Photograph by Tom Brannigan / Trunk Archive
Words by Willow Defebaugh
What goes up must come down. What can gravity teach us about our current climatic and cultural crises?
“I can calculate the motion of heavenly bodies but not the madness of people.”
So the story goes, sometime in 1665 or 1666, Sir Isaac Newton watched an apple fall from a tree and wondered why. Why, when we fall, do we fall straight down? Why are we forever bound to the Earth? Newton concluded that there is a force of attraction that exists between all massive bodies, the same one that tethers our feet to the ground and the moon in our sky. His theory formed the basis of our modern scientific understanding of gravity.
Hundreds of years later, in 1915, Albert Einstein expanded upon Newton’s laws when he published his theory of general relativity. Einstein explained that objects with mass have gravity because they bend the fabric of our universe—also known as spacetime, the three dimensions of space (length, width, height) combined with the fourth dimension of time. Einstein identified that the laws of physics operate in a dimension where space and time are one. Hence, spacetime.
Planets, being as massive as they are, create gravitational wells; they bend spacetime around them, causing gravity to occur. It’s a difficult concept to wrap our minds around, because we think in three, rather than four dimensions. A common example used to explain this is a trampoline. If you put something heavy on a trampoline, it would cause the trampoline to “bend,” resulting in anything else on its surface to move toward the object. The more massive it is, the greater its gravitational pull—hence why the sun has stronger gravity than the Earth.

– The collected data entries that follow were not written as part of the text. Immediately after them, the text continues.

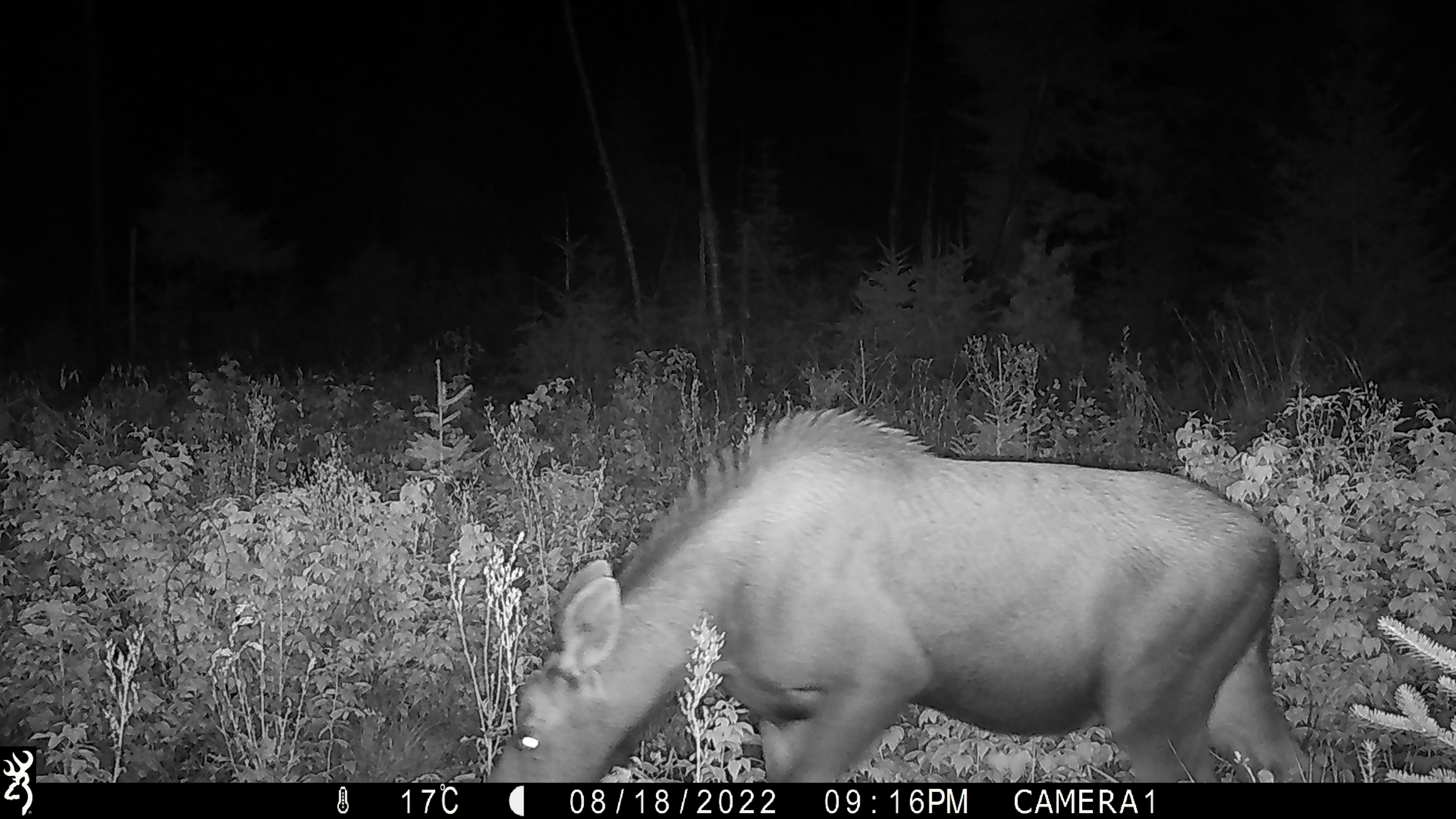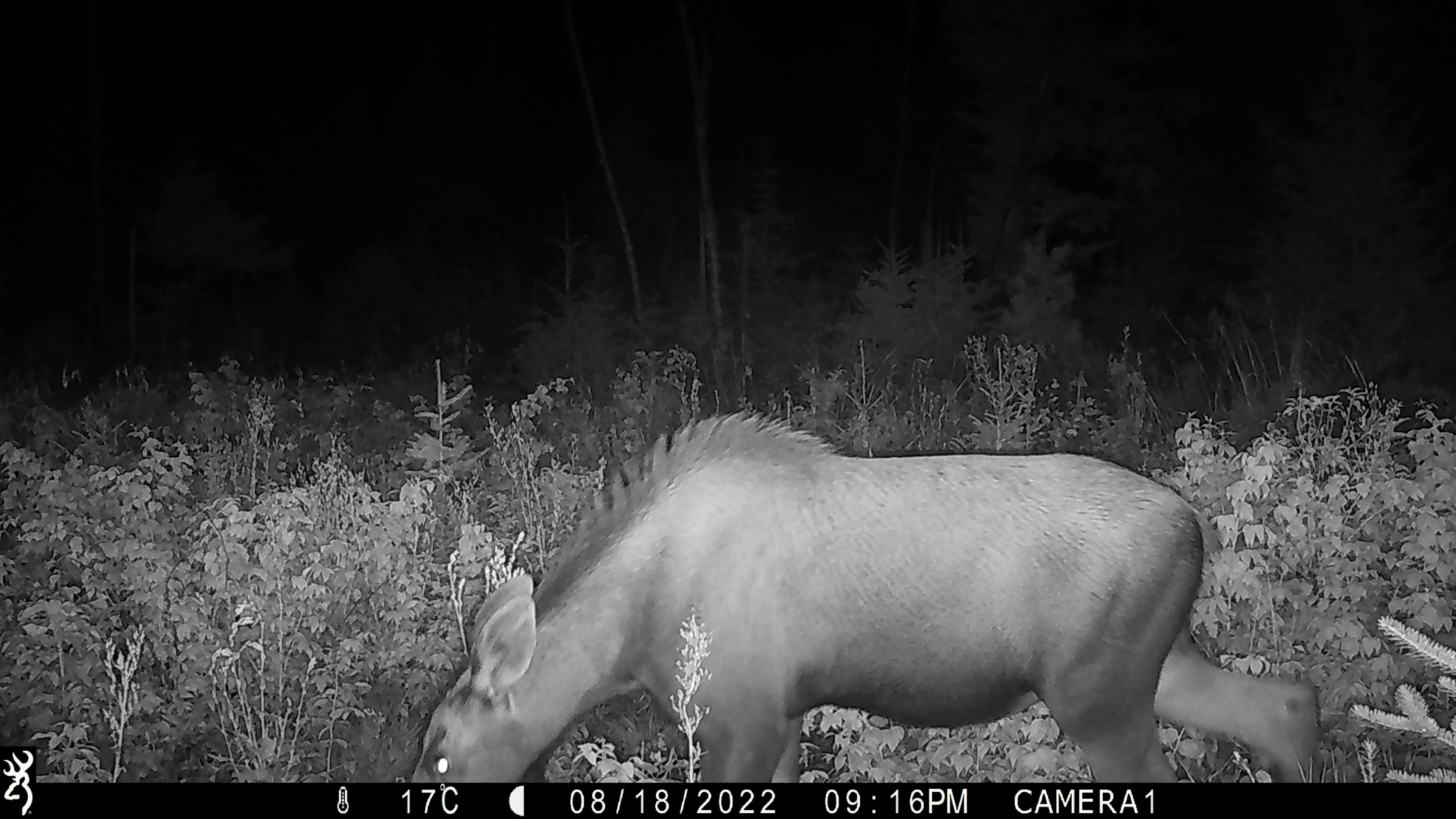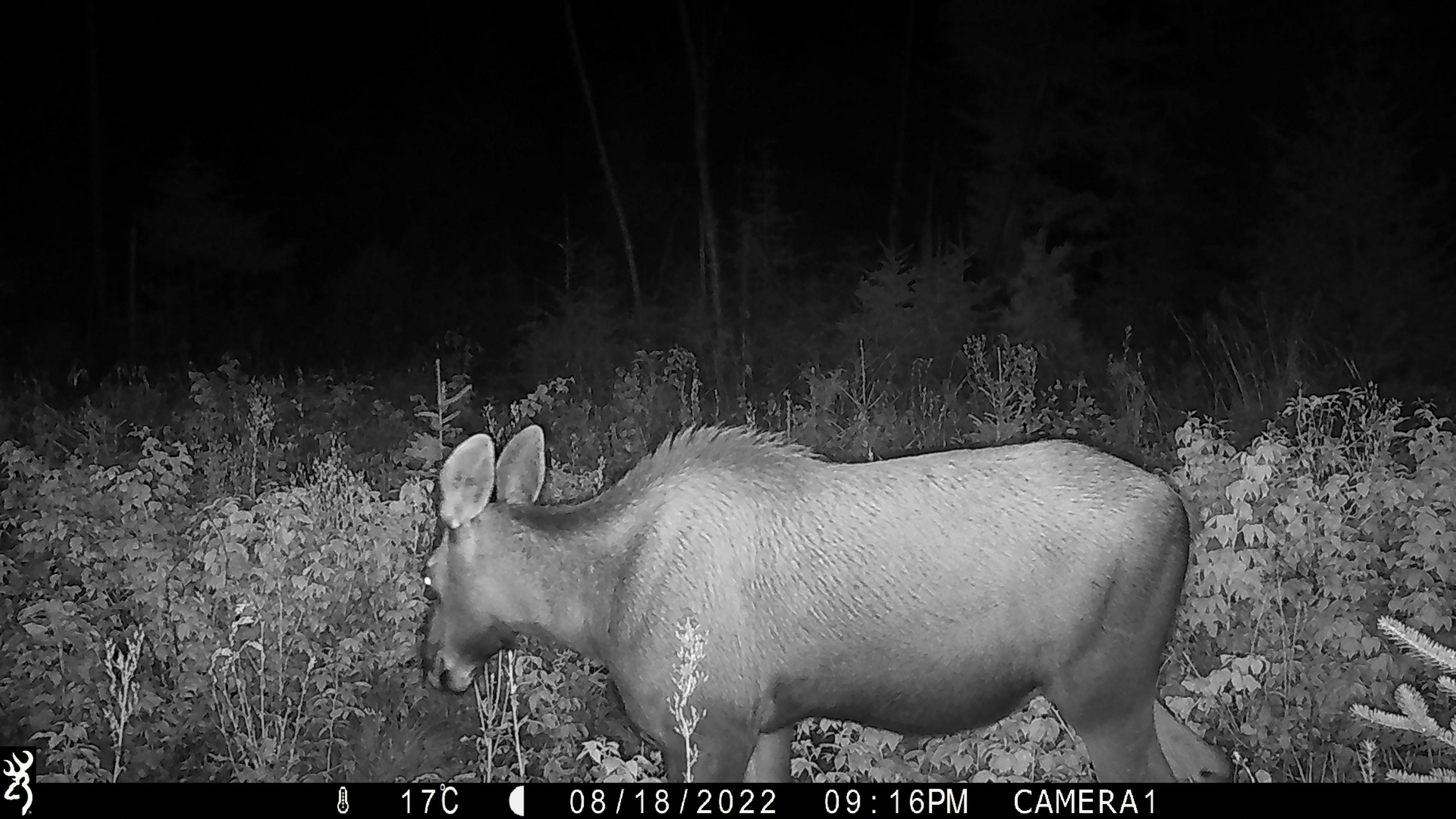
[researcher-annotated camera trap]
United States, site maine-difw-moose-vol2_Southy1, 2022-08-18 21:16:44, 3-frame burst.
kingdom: Animalia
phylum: Chordata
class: Mammalia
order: Artiodactyla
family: Cervidae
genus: Alces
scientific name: Alces alces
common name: moose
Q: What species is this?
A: Moose (Alces alces).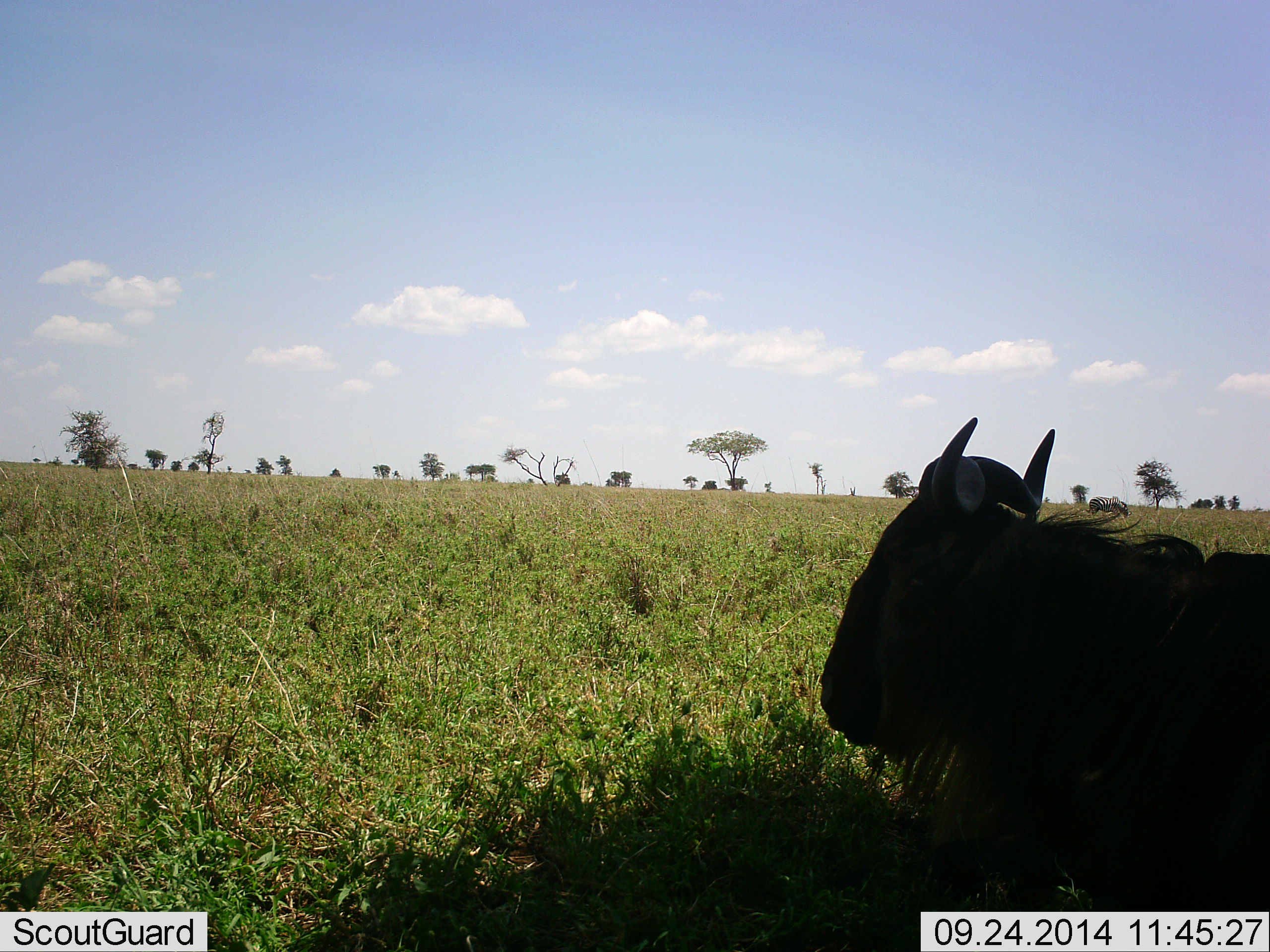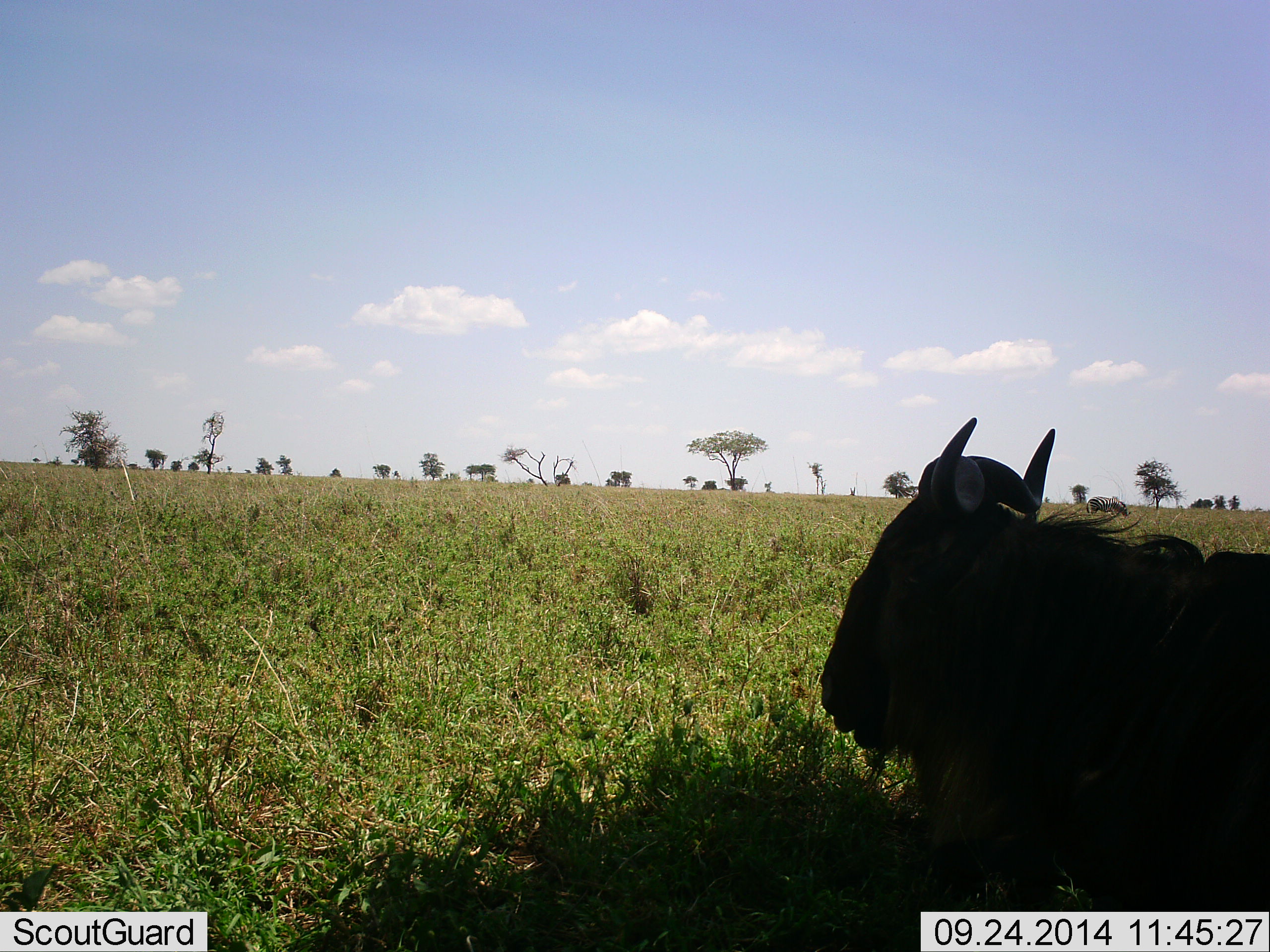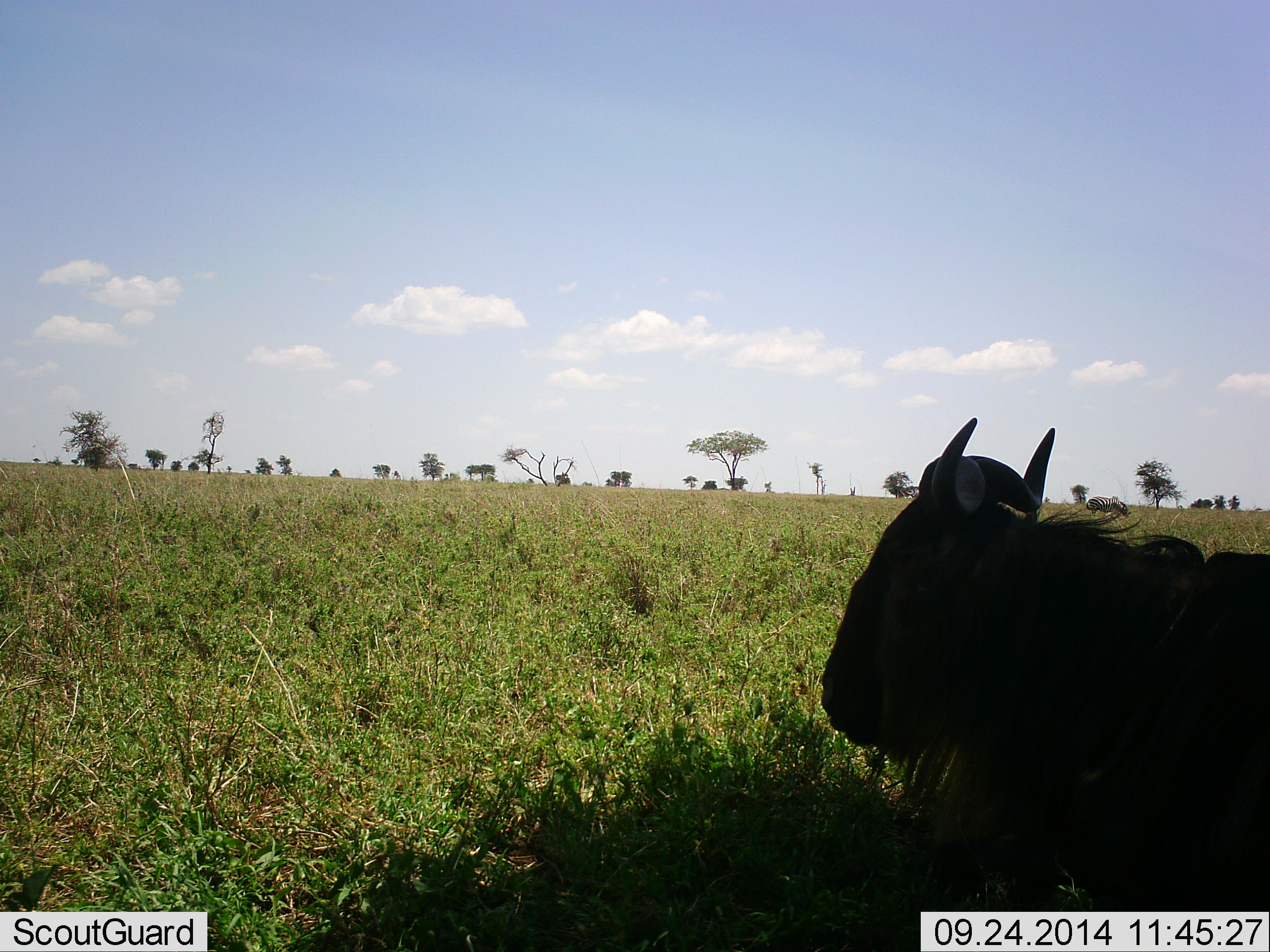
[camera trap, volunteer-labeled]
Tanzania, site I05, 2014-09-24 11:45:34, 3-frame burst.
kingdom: Animalia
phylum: Chordata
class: Mammalia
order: Artiodactyla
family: Bovidae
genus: Connochaetes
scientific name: Connochaetes taurinus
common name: blue wildebeest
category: wildebeest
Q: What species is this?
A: Wildebeest (blue wildebeest) (Connochaetes taurinus).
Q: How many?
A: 1.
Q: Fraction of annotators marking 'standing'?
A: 10%.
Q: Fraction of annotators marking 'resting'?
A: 90%.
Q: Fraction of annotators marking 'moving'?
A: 0%.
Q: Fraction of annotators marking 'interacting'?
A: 0%.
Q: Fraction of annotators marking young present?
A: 0%.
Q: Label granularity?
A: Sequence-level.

When the subject of gravity first fell into my mind, I was on a walk through the woods. I was reflecting on the importance of setting aside our screens and grounding down. The conversations currently dominating cultural discourse driven by recent legislation are massive. Women’s rights, queer and trans rights, systemic racism, continued colonization, gun violence, religious indoctrination, environmental catastrophe—these subjects have their own gravitational wells.
So what do we do when it feels like we are being pulled in many different directions at once? To start, we can step back and realize that this is a distortion; all these issues are connected, for the same forces underlie them all. There is an insidious idea that intersectionality and inclusivity are somehow at odds with progress, but this is a lie that warps the very fabric of our universe. Time spent in nature reminds me of this: like gravity, everything acts on everything else.
When the world feels overwhelming, we need to take moments to recenter ourselves, to stop and feel the sun on our skin and the ground under our feet. It is during these moments that I return to what I know to be true. I know that what goes up must come down. I know that everything, even empires, eventually fall. I know that freeing others will never make me less free. I know that we are tethered to this planet just as we are tethered to one another, our fates forever intertwined.